Na rua as ciganas viúvas, para lá e para cá, vestidas de preto até à alma, cobertas por chales e lenços às cabeças, saias que arrastam ao chão e blusas com mangas que cobrem até à metade das mãos e pernas cobertas por meias que se enfiam em qualquer sapato. Tudo, mas tudinho, preto luto fechado e que em muito me lembram as aves de mau agouro de algum filme de Hitchcoch. Creio que essas senhoras dessa cultura - e aqui existem às multidões - torcem pra se tornarem viúvas e vestirem-se desse luto ao qual somente a morte lhes tirará e que levam com orgulho e para fazer inveja ás demais. 

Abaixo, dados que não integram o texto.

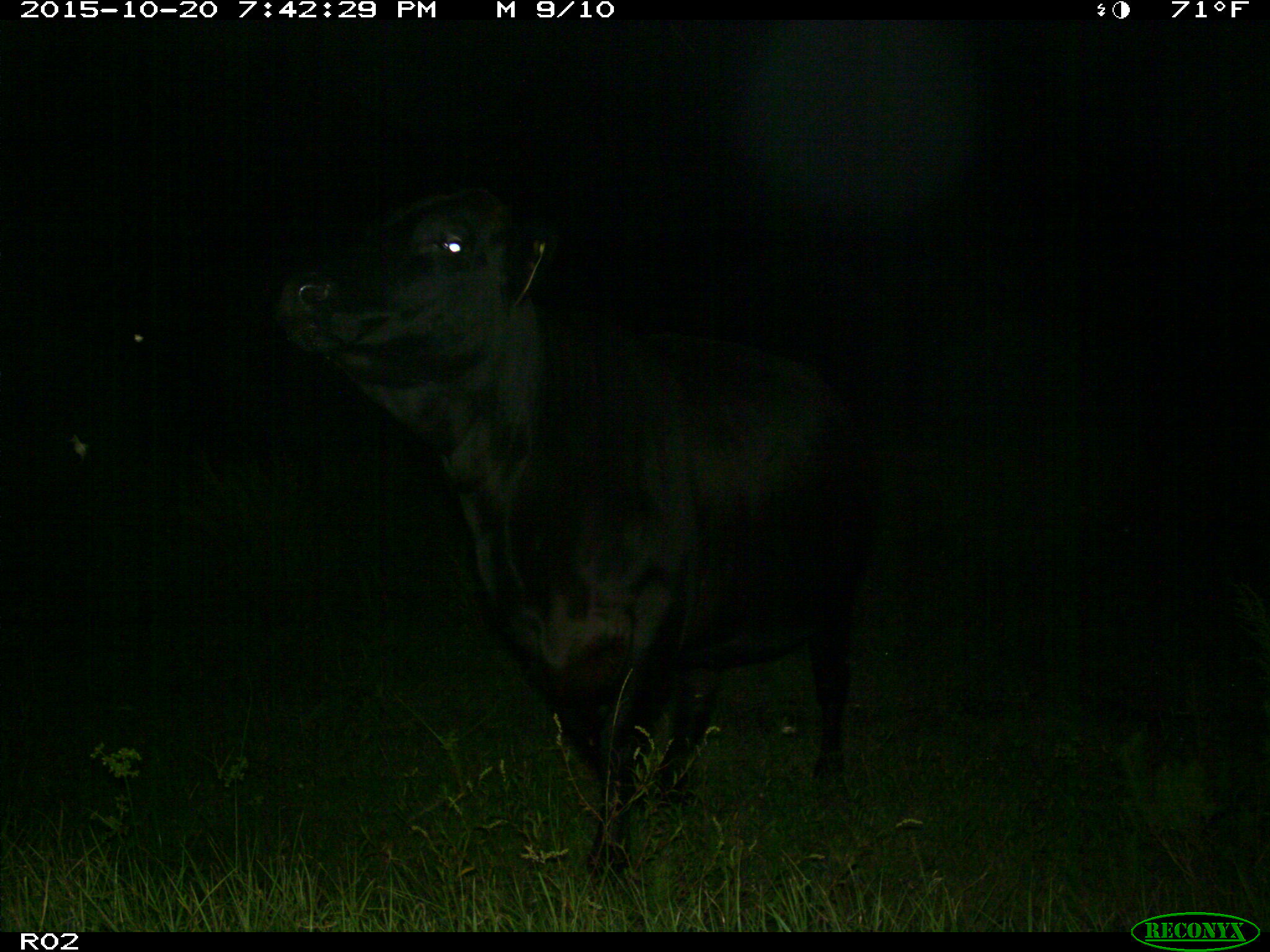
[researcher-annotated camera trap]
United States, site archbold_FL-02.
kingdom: Animalia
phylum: Chordata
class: Mammalia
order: Artiodactyla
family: Bovidae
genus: Bos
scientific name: Bos taurus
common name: domestic cow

Os sinos da igreja dobram e a cena das carolas portuguesas é de romaria nesse país que se orgulha de ser o mais católico da Europa. Descrever cada uma delas seria exercício que levaria alguns dias. Já na frente da igreja está o Mercado Municipal da Ajuda que não é tão grande, mas que tem gente aos montes e feirantes a gritar: “olha a banana!”. E a banana que consumimos aqui é sempre a mesma. Não tem variedade. A não ser que se busque como quem procura alguma joia perdida. A banana importada da América Central chega aos navios e é distribuída para todo o país.

O velho e histórico “elétrico” - e é só o bondinho que aqui tem aos montes e aos quais os turistas e lisboetas amam - pára e sobem e descem devagar todas as gentes. Mulheres com meninos barulhentos e idosos com bengalas. Ouvem-se vários idiomas e se percebe que a Babilônia é aqui. É primavera e os casais enamorados adoram está sob a luz intensa dessa cidade e na segurança que se goza por aqui. Os asiáticos e suas lojas de eletrônicos chineses vulgares e falsificados. A escola primária com os miúdos no recreio a fazer muito barulho e a atrapalhar a missa das carolas sem que elas reclamem. 

Tudo tão misturado e tudo tão diversificado quanto uma salada colorida em tigela grande e transparente sobre rica mesa. No geral, ouvem-se sorrisos e gritos. Parece que se está a gozar felicidade. Os murmúrios da dor não posso e nem quero ouvi-los.Bastam-me os meus!